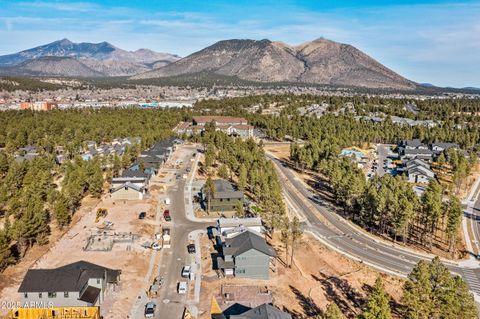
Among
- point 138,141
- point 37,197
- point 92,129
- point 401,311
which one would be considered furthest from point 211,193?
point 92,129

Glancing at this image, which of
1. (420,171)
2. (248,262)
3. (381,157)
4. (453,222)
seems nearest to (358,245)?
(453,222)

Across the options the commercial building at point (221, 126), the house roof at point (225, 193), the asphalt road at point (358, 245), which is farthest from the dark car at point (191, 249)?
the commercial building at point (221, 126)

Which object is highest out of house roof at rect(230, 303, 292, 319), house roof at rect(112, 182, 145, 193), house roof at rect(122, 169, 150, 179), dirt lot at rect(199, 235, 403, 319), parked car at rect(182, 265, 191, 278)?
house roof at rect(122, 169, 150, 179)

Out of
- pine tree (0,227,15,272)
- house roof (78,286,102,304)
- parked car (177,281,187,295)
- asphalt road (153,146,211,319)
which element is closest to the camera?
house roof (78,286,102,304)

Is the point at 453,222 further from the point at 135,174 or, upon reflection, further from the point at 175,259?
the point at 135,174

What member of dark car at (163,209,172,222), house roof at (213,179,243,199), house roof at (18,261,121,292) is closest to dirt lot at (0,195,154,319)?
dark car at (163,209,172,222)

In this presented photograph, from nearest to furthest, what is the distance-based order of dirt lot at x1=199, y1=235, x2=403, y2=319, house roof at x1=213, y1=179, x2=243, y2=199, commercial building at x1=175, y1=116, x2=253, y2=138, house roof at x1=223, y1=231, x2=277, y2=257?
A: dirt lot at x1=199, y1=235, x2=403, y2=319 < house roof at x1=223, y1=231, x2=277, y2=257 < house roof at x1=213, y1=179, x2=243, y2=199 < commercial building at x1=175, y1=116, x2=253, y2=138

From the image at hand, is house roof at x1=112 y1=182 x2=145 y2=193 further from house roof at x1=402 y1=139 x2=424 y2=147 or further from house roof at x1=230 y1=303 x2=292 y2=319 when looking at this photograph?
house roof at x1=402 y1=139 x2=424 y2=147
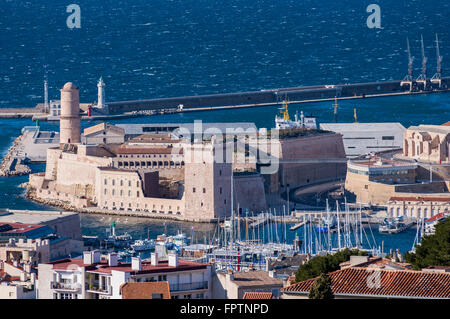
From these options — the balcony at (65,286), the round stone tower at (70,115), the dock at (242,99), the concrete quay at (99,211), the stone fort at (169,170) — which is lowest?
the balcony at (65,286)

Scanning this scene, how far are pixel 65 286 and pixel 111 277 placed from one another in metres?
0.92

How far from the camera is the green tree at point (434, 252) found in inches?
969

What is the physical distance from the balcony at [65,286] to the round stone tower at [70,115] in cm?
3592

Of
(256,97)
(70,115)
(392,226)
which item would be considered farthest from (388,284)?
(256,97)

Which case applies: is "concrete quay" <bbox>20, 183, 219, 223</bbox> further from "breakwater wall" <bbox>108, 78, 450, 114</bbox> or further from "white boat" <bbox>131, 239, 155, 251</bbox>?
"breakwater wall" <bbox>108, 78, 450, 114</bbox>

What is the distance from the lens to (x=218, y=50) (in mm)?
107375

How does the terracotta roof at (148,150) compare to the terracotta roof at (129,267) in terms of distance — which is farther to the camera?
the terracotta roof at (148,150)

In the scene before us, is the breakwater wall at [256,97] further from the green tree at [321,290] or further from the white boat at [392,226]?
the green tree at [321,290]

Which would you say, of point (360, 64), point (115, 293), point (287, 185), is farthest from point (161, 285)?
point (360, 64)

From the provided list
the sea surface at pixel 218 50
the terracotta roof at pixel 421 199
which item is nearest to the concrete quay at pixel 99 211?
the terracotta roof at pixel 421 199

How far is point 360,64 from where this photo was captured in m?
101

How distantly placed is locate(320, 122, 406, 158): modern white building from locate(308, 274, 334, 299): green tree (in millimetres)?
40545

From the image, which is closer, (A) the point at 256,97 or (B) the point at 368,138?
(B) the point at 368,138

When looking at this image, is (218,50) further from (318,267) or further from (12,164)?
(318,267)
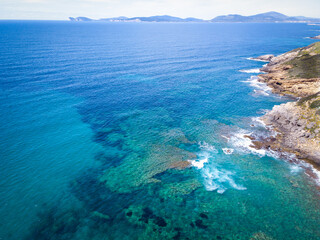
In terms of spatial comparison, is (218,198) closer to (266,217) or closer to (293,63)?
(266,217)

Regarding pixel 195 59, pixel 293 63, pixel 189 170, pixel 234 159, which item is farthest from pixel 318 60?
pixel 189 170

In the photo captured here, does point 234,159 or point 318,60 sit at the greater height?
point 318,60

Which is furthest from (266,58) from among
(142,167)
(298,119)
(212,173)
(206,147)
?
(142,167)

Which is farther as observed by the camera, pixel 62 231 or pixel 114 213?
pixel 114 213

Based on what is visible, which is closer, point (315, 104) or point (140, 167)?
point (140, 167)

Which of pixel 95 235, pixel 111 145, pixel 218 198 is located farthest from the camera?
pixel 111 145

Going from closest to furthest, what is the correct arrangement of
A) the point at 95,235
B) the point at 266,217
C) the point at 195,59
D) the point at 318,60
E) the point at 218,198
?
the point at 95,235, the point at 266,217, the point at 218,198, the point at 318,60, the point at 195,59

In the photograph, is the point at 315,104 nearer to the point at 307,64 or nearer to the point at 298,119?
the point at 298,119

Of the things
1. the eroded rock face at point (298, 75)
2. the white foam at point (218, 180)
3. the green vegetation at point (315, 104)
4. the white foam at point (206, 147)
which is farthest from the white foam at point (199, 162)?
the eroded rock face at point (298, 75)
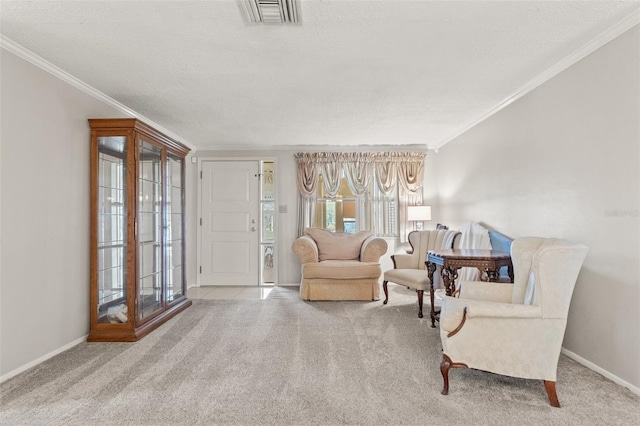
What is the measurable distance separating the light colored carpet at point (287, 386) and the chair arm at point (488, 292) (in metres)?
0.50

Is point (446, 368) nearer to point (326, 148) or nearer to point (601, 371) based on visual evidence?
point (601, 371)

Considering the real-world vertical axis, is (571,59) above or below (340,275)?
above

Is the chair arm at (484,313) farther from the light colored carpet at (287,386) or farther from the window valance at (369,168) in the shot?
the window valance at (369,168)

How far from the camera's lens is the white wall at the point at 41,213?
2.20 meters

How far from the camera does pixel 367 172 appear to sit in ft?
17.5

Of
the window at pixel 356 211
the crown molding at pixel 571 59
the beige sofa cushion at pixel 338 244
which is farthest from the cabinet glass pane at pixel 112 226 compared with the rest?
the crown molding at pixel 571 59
---
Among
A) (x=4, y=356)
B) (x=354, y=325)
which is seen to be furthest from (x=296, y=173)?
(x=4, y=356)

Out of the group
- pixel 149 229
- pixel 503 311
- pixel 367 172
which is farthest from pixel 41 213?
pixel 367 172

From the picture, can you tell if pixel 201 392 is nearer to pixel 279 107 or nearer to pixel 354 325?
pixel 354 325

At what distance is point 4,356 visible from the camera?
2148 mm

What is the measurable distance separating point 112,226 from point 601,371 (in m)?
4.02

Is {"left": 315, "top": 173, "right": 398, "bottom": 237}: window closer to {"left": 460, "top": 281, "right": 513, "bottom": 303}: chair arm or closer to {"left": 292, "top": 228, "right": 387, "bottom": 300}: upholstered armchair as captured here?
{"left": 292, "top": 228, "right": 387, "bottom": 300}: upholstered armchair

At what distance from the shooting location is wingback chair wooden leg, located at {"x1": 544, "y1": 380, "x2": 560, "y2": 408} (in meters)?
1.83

▶ _OBJECTIVE_:
Please reproduce the data from the line containing "In this presented" through the line containing "A: dirt lot", including both of those lines.

▶ _SOLVED PROBLEM_:
In this presented photograph, from nearest to furthest, what is the distance-based order of dirt lot at x1=199, y1=235, x2=403, y2=319, house roof at x1=213, y1=179, x2=243, y2=199, commercial building at x1=175, y1=116, x2=253, y2=138, house roof at x1=223, y1=231, x2=277, y2=257?
A: dirt lot at x1=199, y1=235, x2=403, y2=319 < house roof at x1=223, y1=231, x2=277, y2=257 < house roof at x1=213, y1=179, x2=243, y2=199 < commercial building at x1=175, y1=116, x2=253, y2=138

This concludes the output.